Jaz Coleman is as totemic as ever. His recent serious illness and age has not blighted his shamanic presence. He stalks the stage tiptoeing on the apocalypse with his shuffle footed steps and his laser beam eyes staring into the void delivering his vocals from behind a mop of fluffy hair. His delivery switches from an intense claustrophobic cracked voice to a curiously choir-like soaring beauty. His disgust at the ways things are taps into the 21st-century malaise, his visions are apocalyptic and his presence is all-pervading. 

Stage left Geordie still rips those bizarre sounds from the same Scotty Moore period Gretsch. Huge molten lava slivers of sound are impossible to place. They make no sense – no other guitar player creates stuff like this. He stands there, deceptively calm in the storm, as the twisted crescendos of sound dance out of his guitar with each riff unzipped and twisted inside out. Stage right Youth wanders around with his visor in place and draped in his tour fatigues dealing out those rumbling bass lines that bring the funk and the dub or play against the riff tsunami coming from Geordie. Somehow he finds space in the dense sound to own. 

The mystic power comes from Paul Ferguson – the astonishing drummer whose constantly impressive patterns lead in so many of the songs. A powerful drummer, his thunderous Valkyrie drumming is something to behold – it sounds enormous and is constantly playing with all the different variations of tribal pounding the toms around the constant kick drum – the dance floor groove and power of Killing Joke is right here.

The four of them together create this unique strange voodoo – a weird primitive force. 

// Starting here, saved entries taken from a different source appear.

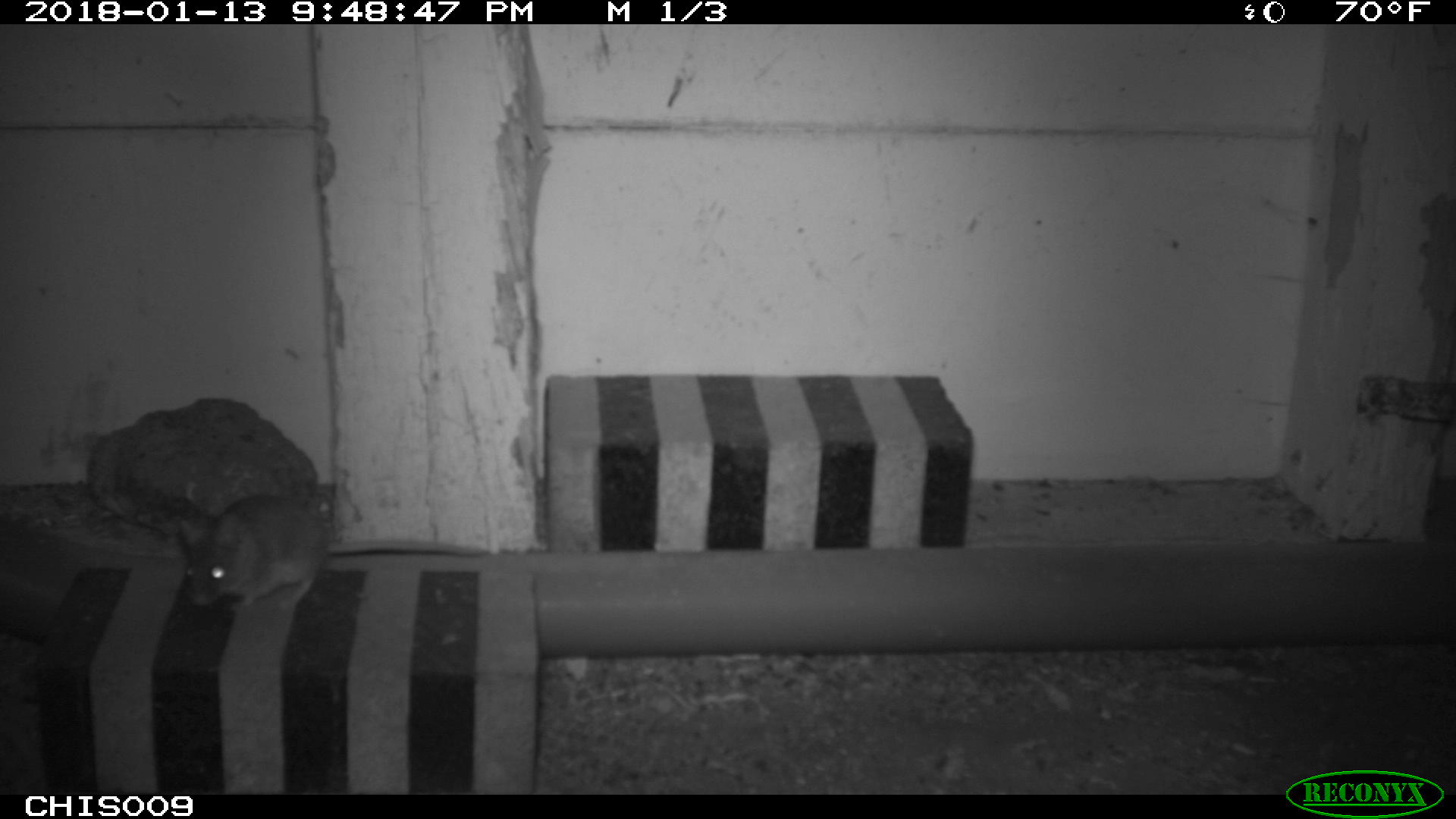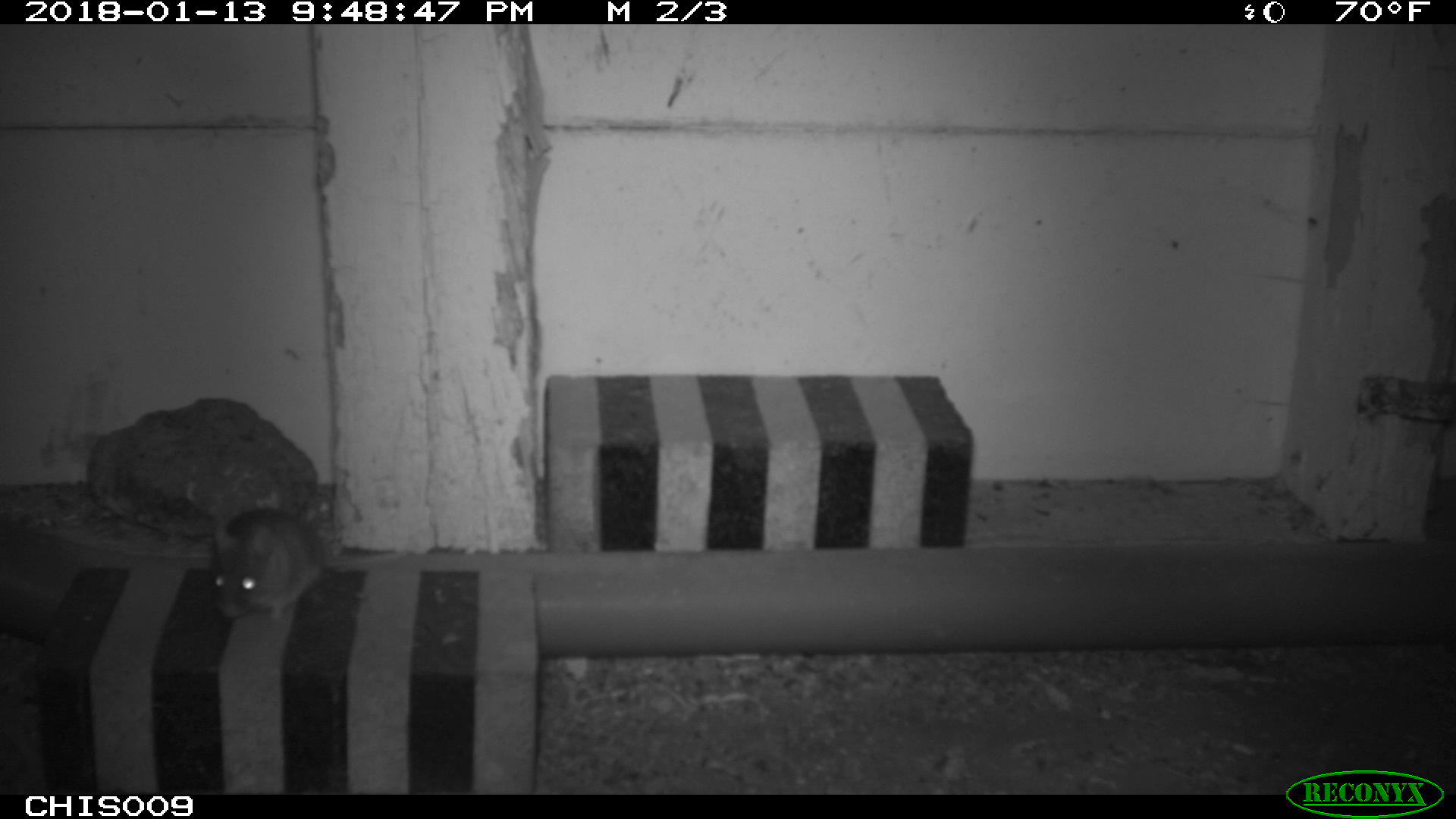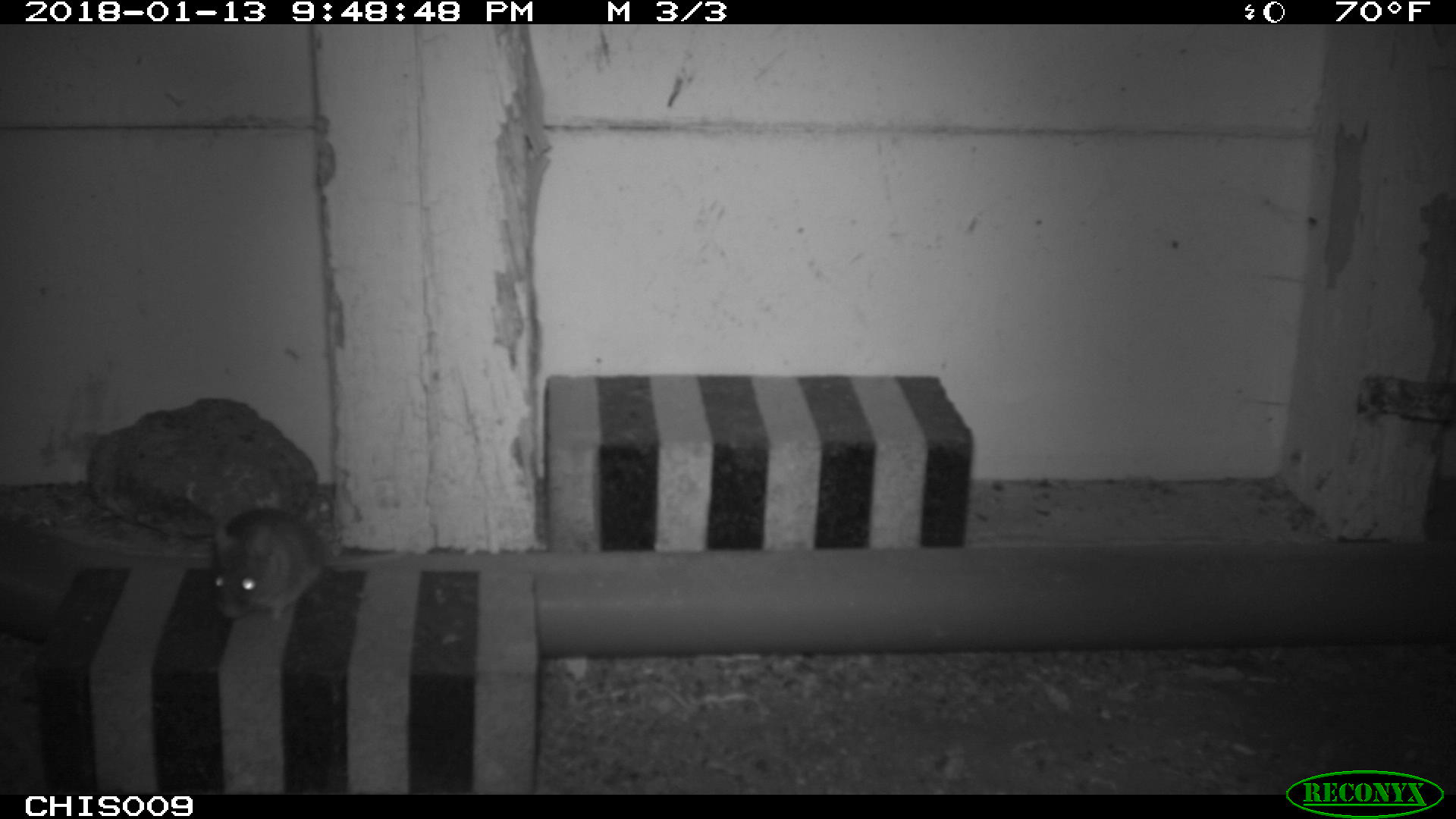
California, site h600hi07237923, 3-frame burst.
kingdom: Animalia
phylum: Chordata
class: Mammalia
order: Rodentia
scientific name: Rodentia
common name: rodent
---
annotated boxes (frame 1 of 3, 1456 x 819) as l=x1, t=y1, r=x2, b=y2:
rodent: l=171, t=492, r=490, b=613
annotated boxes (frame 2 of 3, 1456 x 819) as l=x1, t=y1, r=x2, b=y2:
rodent: l=210, t=506, r=403, b=619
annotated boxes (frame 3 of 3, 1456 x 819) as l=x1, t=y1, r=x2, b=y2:
rodent: l=210, t=507, r=403, b=619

The set leans on many of the older standards like Love Like Blood, the Wait, Pssyche, Requiem and Change and the high points peppered through their long and curious history like the Death And Resurrection Show and recent cuts like the great and telling I Am The Virus but in Killing Joke’s cased this kinda works as these slabs of sound are totemic and still feel like the future. Giant anthems from over the decades that are etched into the gathering’s heart and soul. Heads bob back and forth as the audience locks into their groove whilst some daring older gents are in the mosh pit – their bodies will be regretting this physical assault and action the morning after.

Killing Joke still breathes a fire dance into these decades-old songs, songs that make more sense as the world goes more insane. They still update this carrion catalogue with new anthems and the incoming new album have never felt more urgent or timely.

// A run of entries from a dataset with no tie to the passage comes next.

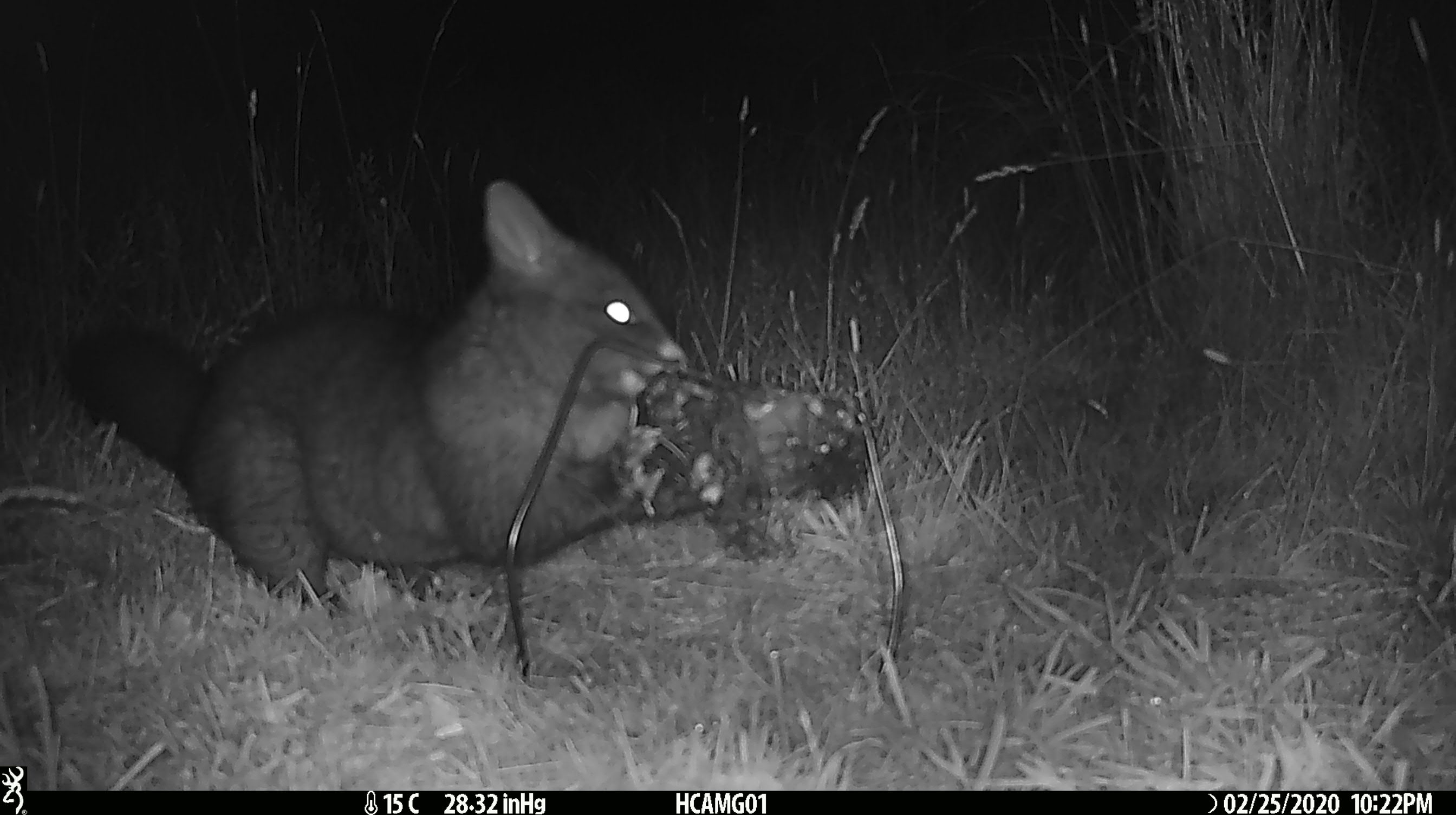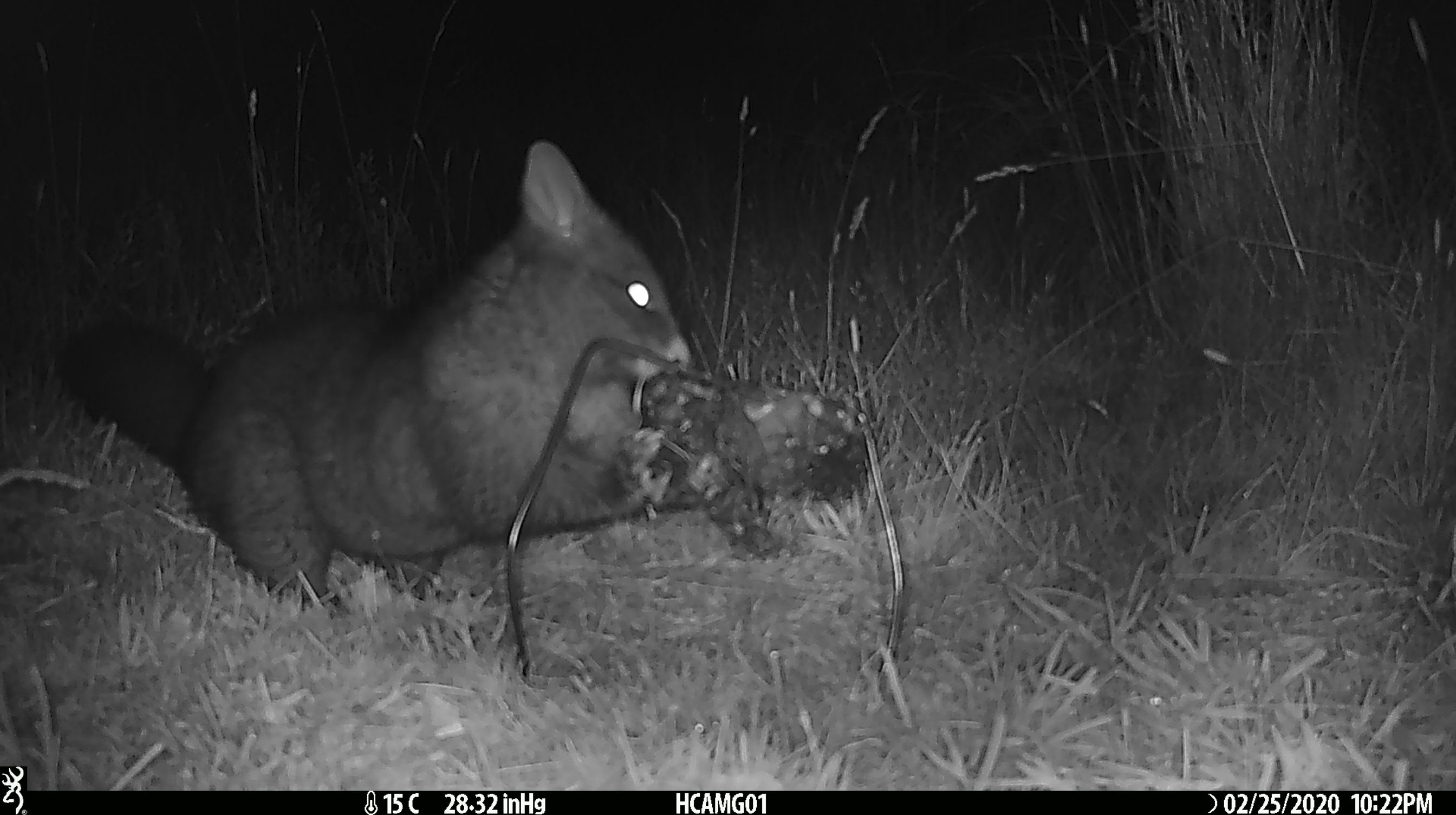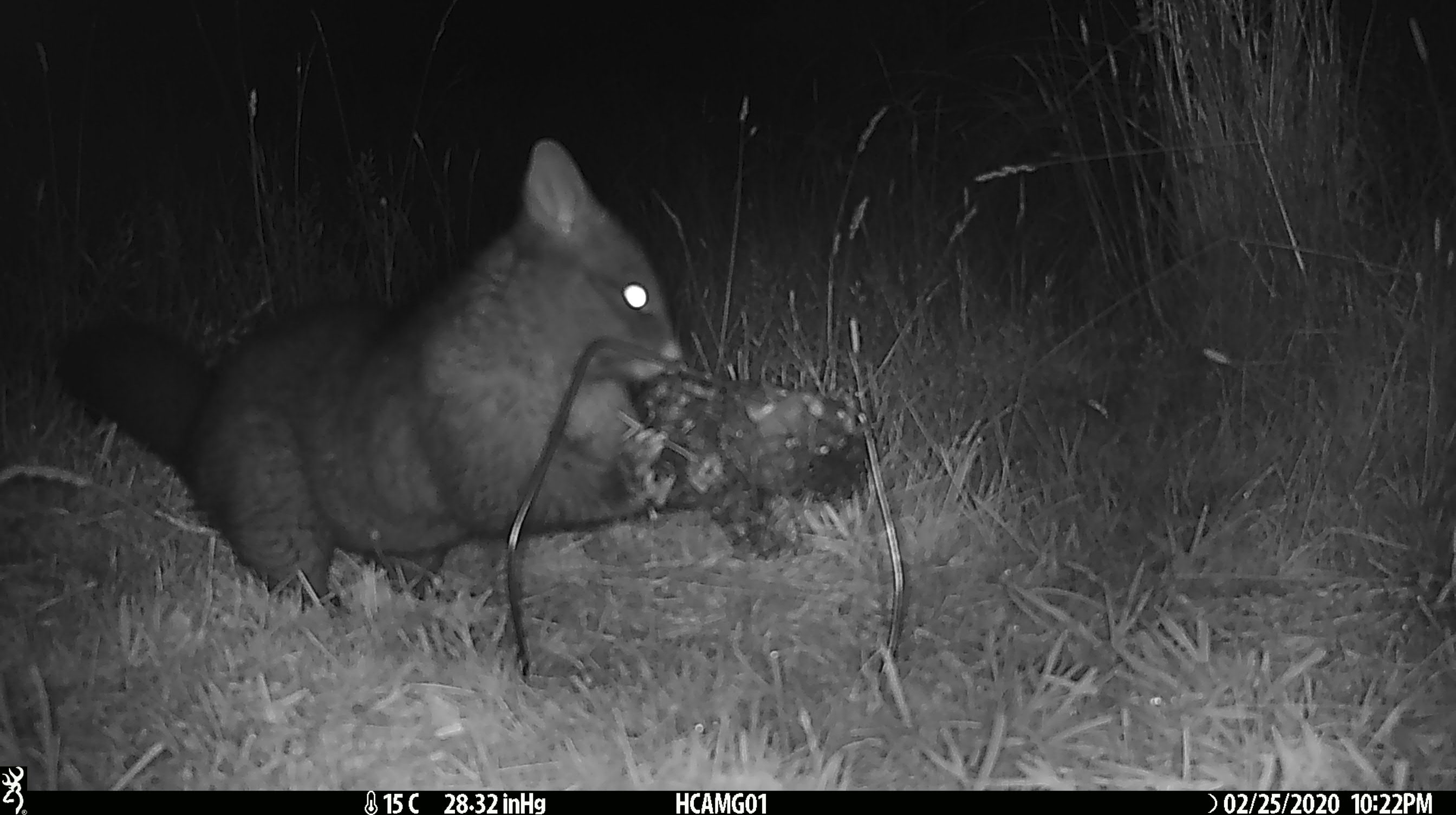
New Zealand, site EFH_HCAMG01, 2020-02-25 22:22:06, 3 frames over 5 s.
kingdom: Animalia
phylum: Chordata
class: Mammalia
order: Diprotodontia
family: Phalangeridae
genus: Trichosurus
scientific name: Trichosurus vulpecula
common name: common brushtail possum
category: possum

The madness that they embraced, the madness that they warned about, the madness that they dance to and the madness they turned into these twisted songs has never sounded more urgent or more current.

As Pandemonium ends the set with is huge wall of dark sound shivering into the high roof of the stunning Victoriana of the venue Killing Joke wander off the stage looking almost as surpassed as anyone in the room at how powerful their voodoo remains.